SHORT PROBLEM 1
In the article on dynamic site basics, which program serves as the logic tier?
SHORT PROBLEM 2
Please continue the article on dynamic site basics from its last sentence.

TEXT SEGMENT
========================================================================

Web 1: Dynamic site basics

So now that I've explained the server setup, let's understand a bit about the theory behind how the site's designed. Many sites in the independent web community are simple static sites, which are made using only HTML, CSS and perhaps JavaScript to present all things.

This site, however, is a dynamic site, meaning that content is produced on the fly programmatically on the server's backend. Let's examine some basic theory about how this is accomplished before we move on into more topics about how individual parts of the site function.

Intro To Three Tier Architecture

Dynamic web applications typically are constructed around a so-called "3 tier" architecture. This architecture consists of 3 components, which are the Presentation Tier, the Logic Tier and the Data Tier. On a single-machine server, these may be represented in different software packages -- for example, in a LAMP like this one, Apache serves the presentation tier content (i.e. fully assembled HTML/CSS/JS), while the raw data for the site, e.g. content like articles, news posts, forum entries, etc, are stored in MySQL. PHP, then, serves as the logic tier, which programmatically formats user input that comes in from the presentation tier to store in the data tier, or else programmatically retrieves output from the data tier in order to present it to the user via the presentation tier.

data/web1/3tier.png

Note that while this site uses a single server, and the tiers are represented merely by different programs, in large enterprise installs, the different tiers could be on entirely different hosts. For instance, your application tier may simply be a public facing reverse proxy that calls into an application server that serves the logic tier's role. That application server then may be making queries to a sharded database server cluster. Large complex setups like this allow for various sorts of load balancing that can allow for a site with a very large number of users to operate on a large scale.

Let's go over some of the individual elements of the stack.

Data Tier

So I'm going to present these tiers from the bottom up, starting from the data tier due to the fact that the data tier is core to a dynamic web application, and if I'm desinging something new, designing the data tier usually has to be the first thing in order to get a working application off the ground. This is because we'll use the data tier to actually store and structure the information our site's ultimately going to present.

As mentioned in Web 0, this site is based on a LAMP stack and runs MySQL for a database solution, and MySQL is a relational database system that stores data in nested datastructures.

More or less, in MySQL, there are databases, which are logical units that contain tables. Each table then contains particular data categories called columns, and a series of unique associated columns makes up a row, which is a particular data entry.

A way we can understand this more analogically is like so:

Database
Represents a comprehensive software system. I.e. your CMS or that forum script you use will often utilize its own database
Table
You can think of tables as representing a discreet "thing" within your software platform. E.g. I have a news poster on the main page. There is a table called "news" to represent newsposts as a "thing".
Column
We can think of columns as representing things that describe the thing represented by the table. So for instance, in my "news" table, each news post may be described with columns representing "headline", "content", "publication date", etc.
Row
A row is a particular set of associated columns -- i.e. it's an actual entry. So continuing from the "news" example, a particular story with a headline "something happened" and a content of "there was a thing that happened that you're reading about now" with a publication date of "1/2/1977" is a row.

========================================================================

PROVIDED MATERIAL

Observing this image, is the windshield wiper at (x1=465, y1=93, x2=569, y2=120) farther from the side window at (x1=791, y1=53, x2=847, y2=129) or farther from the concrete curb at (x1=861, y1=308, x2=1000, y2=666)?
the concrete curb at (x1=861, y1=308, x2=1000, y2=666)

========================================================================

TASK RESULT 1
PHP

TASK RESULT 2
Most of the actual work in designing things in the data tier is really with table design. Again, the table should describe a type of "thing", and our job in designing the table is more or less to think about what columns we'll need to describe different things about that kind of thing. Note well that we should only be describing one "thing" with our table as well. I.e. if you're making a game or something, you shouldn't try to describe both your character's stats and your character's inventory in the same table -- the stats and the inventory are discreetly different "things" and should use a different table.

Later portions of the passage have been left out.